======== Material for this exercise

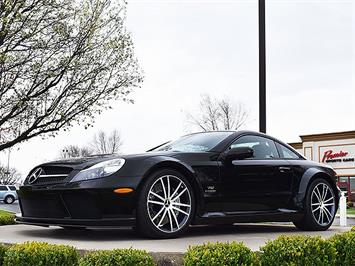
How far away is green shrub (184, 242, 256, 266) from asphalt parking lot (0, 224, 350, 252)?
49 cm

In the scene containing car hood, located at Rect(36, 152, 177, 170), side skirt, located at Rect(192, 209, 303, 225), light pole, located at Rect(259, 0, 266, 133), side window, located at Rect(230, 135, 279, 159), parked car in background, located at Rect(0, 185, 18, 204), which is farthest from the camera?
parked car in background, located at Rect(0, 185, 18, 204)

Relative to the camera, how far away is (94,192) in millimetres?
5801

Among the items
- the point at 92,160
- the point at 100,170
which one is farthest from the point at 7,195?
the point at 100,170

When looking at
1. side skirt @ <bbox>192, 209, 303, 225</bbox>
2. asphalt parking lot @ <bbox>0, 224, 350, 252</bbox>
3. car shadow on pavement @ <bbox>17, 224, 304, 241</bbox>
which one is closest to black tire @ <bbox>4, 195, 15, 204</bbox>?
asphalt parking lot @ <bbox>0, 224, 350, 252</bbox>

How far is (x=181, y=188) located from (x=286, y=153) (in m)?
1.98

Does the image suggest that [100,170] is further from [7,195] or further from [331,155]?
[7,195]

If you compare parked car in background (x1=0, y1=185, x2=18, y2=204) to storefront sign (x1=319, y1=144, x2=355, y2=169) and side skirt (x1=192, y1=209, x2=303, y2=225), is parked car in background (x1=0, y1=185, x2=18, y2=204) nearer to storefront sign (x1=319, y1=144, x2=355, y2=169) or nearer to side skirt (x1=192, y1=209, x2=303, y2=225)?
storefront sign (x1=319, y1=144, x2=355, y2=169)

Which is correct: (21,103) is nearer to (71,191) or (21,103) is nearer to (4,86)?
(4,86)

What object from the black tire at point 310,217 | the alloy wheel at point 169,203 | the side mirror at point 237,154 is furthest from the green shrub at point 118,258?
the black tire at point 310,217

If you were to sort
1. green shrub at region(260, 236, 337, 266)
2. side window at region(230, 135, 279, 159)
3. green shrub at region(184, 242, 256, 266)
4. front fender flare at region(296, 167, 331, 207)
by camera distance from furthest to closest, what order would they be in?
front fender flare at region(296, 167, 331, 207)
side window at region(230, 135, 279, 159)
green shrub at region(260, 236, 337, 266)
green shrub at region(184, 242, 256, 266)

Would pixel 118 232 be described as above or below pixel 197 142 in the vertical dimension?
below

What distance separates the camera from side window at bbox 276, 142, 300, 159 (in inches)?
296

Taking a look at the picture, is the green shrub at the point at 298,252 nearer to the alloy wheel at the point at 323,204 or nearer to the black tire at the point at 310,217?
the black tire at the point at 310,217

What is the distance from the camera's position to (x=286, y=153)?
7.59 meters
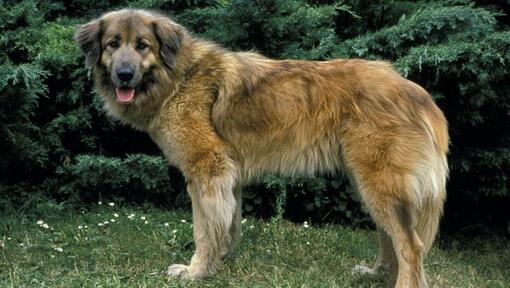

================

**The request:**
Update every one of the entries above by replacing "side mirror" with "door mirror", leaving all other text unchanged. Omit the pictures from your answer.

**Solution to this problem:**
How far away is green shrub (184, 242, 256, 266) from asphalt parking lot (0, 224, 350, 252)?
49 cm

In the scene containing car hood, located at Rect(36, 152, 177, 170), side skirt, located at Rect(192, 209, 303, 225), light pole, located at Rect(259, 0, 266, 133), side window, located at Rect(230, 135, 279, 159), parked car in background, located at Rect(0, 185, 18, 204), which is farthest from the camera?
parked car in background, located at Rect(0, 185, 18, 204)

Relative to the camera, how far away is (94,192) in millimetres?
5801

Among the items
- the point at 92,160
- the point at 100,170
which one is farthest from the point at 7,195?
the point at 100,170

When looking at
1. side skirt @ <bbox>192, 209, 303, 225</bbox>
2. asphalt parking lot @ <bbox>0, 224, 350, 252</bbox>
3. car shadow on pavement @ <bbox>17, 224, 304, 241</bbox>
which one is closest to black tire @ <bbox>4, 195, 15, 204</bbox>?
asphalt parking lot @ <bbox>0, 224, 350, 252</bbox>

How far is (x=181, y=188) located from (x=286, y=153) (in m)?
1.98

Does the image suggest that [100,170] is further from [7,195] or further from [331,155]?
[7,195]

If you compare parked car in background (x1=0, y1=185, x2=18, y2=204) to storefront sign (x1=319, y1=144, x2=355, y2=169) and side skirt (x1=192, y1=209, x2=303, y2=225), is parked car in background (x1=0, y1=185, x2=18, y2=204) nearer to storefront sign (x1=319, y1=144, x2=355, y2=169) or nearer to side skirt (x1=192, y1=209, x2=303, y2=225)?
storefront sign (x1=319, y1=144, x2=355, y2=169)

Which is correct: (21,103) is nearer to (71,191) or (21,103) is nearer to (4,86)?
(4,86)

What object from the black tire at point 310,217 | the alloy wheel at point 169,203 | the door mirror at point 237,154 is furthest from the green shrub at point 118,258?
the black tire at point 310,217

If you were to sort
1. green shrub at region(260, 236, 337, 266)
2. side window at region(230, 135, 279, 159)
3. green shrub at region(184, 242, 256, 266)
4. front fender flare at region(296, 167, 331, 207)
by camera distance from furthest to closest, what order would they be in?
front fender flare at region(296, 167, 331, 207)
side window at region(230, 135, 279, 159)
green shrub at region(260, 236, 337, 266)
green shrub at region(184, 242, 256, 266)

Would pixel 118 232 be described as above or below pixel 197 142 in the vertical dimension?
below

What distance separates the camera from side window at bbox 276, 142, 300, 159 (in inches)?
296

Taking a look at the picture, is the green shrub at the point at 298,252 nearer to the alloy wheel at the point at 323,204 or nearer to the black tire at the point at 310,217?
the black tire at the point at 310,217

What is the distance from the camera's position to (x=286, y=153)?
7.59 meters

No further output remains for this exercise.